▶ DOCUMENT SECTION:
GCSS-9/GMEF HIGHLIGHTS:

WEDNESDAY, 8 FEBRUARY 2006

Delegates attended ministerial consultations on energy and the environment and on tourism and the environment. They also met in the Committee of the Whole (COW) to discuss international environmental governance (IEG), implementation of UNEP’s Programme of Work, follow-up to the World Summit on Sustainable Development (WSSD) and outcomes of intergovernmental meetings, and a draft decision on chemicals management. In the evening, ministers met in plenary to discuss IEG and the outcome of the 2005 World Summit, including universal membership of the Governing Council (GC).

MINISTERIAL CONSULTATIONS

ENERGY AND ENVIRONMENT: Delegates addressed a range of issues, including technology transfer, financing, capacity building and climate change.

On technology transfer, ICELAND commended the contribution of UNEP’s programme for the transfer of geothermal technologies to developing countries, and BHUTAN noted UNEP’s contributions to solar energy development. TUVALU stressed the need for greater access to clean energy technology by small island developing States. GERMANY highlighted the Kyoto Protocol’s Clean Development Mechanism (CDM) as a technology transfer mechanism.

On financing and investment, particularly in developing countries, the NETHERLANDS stressed the need for stable market conditions for investment. The INTERNATIONAL CHAMBER OF COMMERCE (ICC) and the US supported good governance to attract investment, with the ICC commenting on the value of innovative financing arrangements, and research and development. INDONESIA highlighted the importance of financing small-scale projects. MALDIVES said there should be a special UN conference on energy development and environment. The EU said innovative public-private partnerships could solve financial problems. IRAN said her region would take a leading role in providing clean energy to the world, including nuclear energy.

Several delegates emphasized the connection between energy and climate change, and the need for investment in renewable energy sources. The CZECH REPUBLIC stressed the need to ensure that CDM investments are used for environmentally-friendly technologies. NGOs said energy issues needed a “home,” and urged greater political will to promote renewable energy and energy efficiency. AUSTRIA highlighted the CDM’s levy on projects as a model for raising funds for addressing global challenges. GUINEA BISSAU called for partnerships to protect tropical forests that act as carbon sinks. SAUDI ARABIA said fossil fuels would remain a major source of energy in the coming decades, and proposed sending a message to the Commission on Sustainable Development (CSD) about the need for technologies to make fuel cleaner. HUNGARY called for thorough assessments of the consequences of using different energy technologies, including renewables. INDIA described its successful work in reducing emissions from its public transportation systems. CHINA described its efforts to improve energy efficiency, renewables and clean coal technology.

AUSTRIA suggested the CSD focus on review and monitoring arrangements, regional and local energy initiatives, and the integration of all relevant stakeholders. IRAQ called for special support to countries affected by war.

KUWAIT urged international support for science and technology to promote clean energy. YOUTH stressed the need for immediate energy solutions, reducing reliance on fossil fuels, and full assessments of the environmental and social factors. MALAWI stressed the challenges facing developing countries to move to hydropower, solar, wind and other technologies, and proposed the creation of a special fund to promote them.

▶ RECORD EXTRACTS:

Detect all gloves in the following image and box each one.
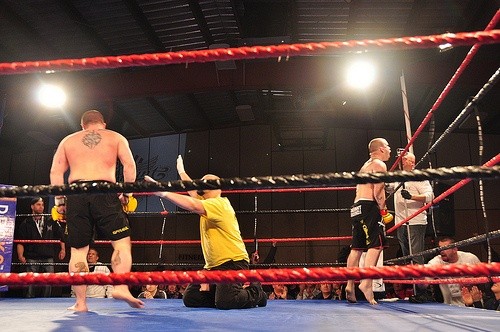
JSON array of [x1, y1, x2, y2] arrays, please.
[[401, 190, 411, 199], [122, 194, 137, 214], [51, 205, 67, 222], [144, 175, 166, 197], [382, 213, 393, 224], [176, 155, 185, 174]]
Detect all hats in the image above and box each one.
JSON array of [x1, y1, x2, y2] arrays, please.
[[29, 197, 44, 205]]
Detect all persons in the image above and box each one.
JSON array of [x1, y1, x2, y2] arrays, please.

▶ PROBLEMS TO SOLVE:
**A.** According to the meeting highlights, which delegations mentioned the Kyoto Protocol's Clean Development Mechanism (CDM)? List each one.
**B.** Using the meeting highlights, decide whether each statement agrees with the text. Answer yes or no, and quote the deciding words.
(i) The Maldives called for a special UN conference on energy development and environment.
(ii) Saudi Arabia said fossil fuels would soon stop being a major source of energy.
(iii) Iraq asked for special support to countries affected by natural disasters.

▶ WORKED ANSWERS:
**A.**
- Germany
- the Czech Republic
- Austria

**B.**
(i) Yes: "MALDIVES said there should be a special UN conference on energy development and environment."
(ii) No: "fossil fuels would remain a major source of energy in the coming decades"
(iii) No: "IRAQ called for special support to countries affected by war."